Sunday, May 23, 2010

7 months now

It's been over 7 months now since my surgery. On the right is our little Elijah. He was born the day of my surgery. He is my marker. Little stinker, he was two weeks late and ended up arriving on the day I was scheduled for surgery, so I didn't get to see him be born.  But how could I be mad at that sweet little smile.  I feel this little connection to him, he and I had a new beginning on the same day Oct. 20th. Only his is a bit more monumental than mine. :)
The past week I'm feeling more and more at peace with things.  It's hard to describe.  There's been so much more psychology with this surgery than I could ever imagine. The past is the past, I know that.  I'll never really have peace with the Egghead section of my eye journey.  Dr. H did  much to restore my faith in Dr's. and give me back some hope that my health is not always a lost cause. He was about the polar opposite of Dr. Egghead   I realize my eye troubles did affect me greatly, I just stuffed it down really really well. That's what was most troubling about the past 7 months.  I hadn't dealt at all with what happened years ago and how terrified I was.  I think if Egghead had been more congenial and communicated with me, even if I had the same surgical outcome,  I wouldn't have had all of this emotional baggage to deal with and work through this go around.  When I'm not in pain I don't worry so much about the future of my eyes.  Today I was seeing double some.  Mostly when I was laying on my bed watching TV, and I was tiliting a lot at this seminar this weekend,  but because I'm not in pain it's not too upsetting. Put pain  with double vision and then I worry.  Pain clouds your thinking and good judgement.

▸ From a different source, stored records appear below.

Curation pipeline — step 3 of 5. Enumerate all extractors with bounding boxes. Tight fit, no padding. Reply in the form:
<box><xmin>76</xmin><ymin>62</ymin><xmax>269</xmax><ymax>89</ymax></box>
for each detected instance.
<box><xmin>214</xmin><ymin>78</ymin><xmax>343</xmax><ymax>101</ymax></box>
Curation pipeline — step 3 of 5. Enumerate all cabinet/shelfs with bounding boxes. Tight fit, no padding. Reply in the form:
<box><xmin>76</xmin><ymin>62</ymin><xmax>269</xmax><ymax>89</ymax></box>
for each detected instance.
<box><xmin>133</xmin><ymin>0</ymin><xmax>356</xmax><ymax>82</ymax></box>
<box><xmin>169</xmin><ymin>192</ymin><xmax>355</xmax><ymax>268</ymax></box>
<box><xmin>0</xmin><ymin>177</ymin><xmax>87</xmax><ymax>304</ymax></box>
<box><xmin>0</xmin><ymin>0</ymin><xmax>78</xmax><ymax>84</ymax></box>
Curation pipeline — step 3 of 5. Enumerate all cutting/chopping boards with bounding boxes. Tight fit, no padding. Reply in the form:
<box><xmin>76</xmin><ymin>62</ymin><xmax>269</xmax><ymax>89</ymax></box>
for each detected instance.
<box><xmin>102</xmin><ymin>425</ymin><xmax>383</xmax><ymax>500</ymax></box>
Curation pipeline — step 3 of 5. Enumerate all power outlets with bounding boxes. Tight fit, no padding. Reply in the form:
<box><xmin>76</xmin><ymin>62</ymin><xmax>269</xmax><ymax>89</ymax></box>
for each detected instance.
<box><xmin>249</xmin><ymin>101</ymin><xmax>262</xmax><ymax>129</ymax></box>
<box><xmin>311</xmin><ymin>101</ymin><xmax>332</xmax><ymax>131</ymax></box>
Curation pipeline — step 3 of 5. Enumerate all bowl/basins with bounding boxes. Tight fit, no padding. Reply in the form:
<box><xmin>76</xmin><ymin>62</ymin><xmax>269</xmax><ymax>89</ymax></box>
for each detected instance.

I just wanted to post that I'm feeling good about things. Even though I was tilted today and saw double I realized if it came back I could deal with it. If it comes back it will take years anyway to get that bad again.
Double vision is not my fear.  Surgery to fix double vision then having surgery go bad - that is my worst fear.
For now, that is not even on the horizon so I'm not going to worry about it.  I just need the pain to stay away so I can move on more completely.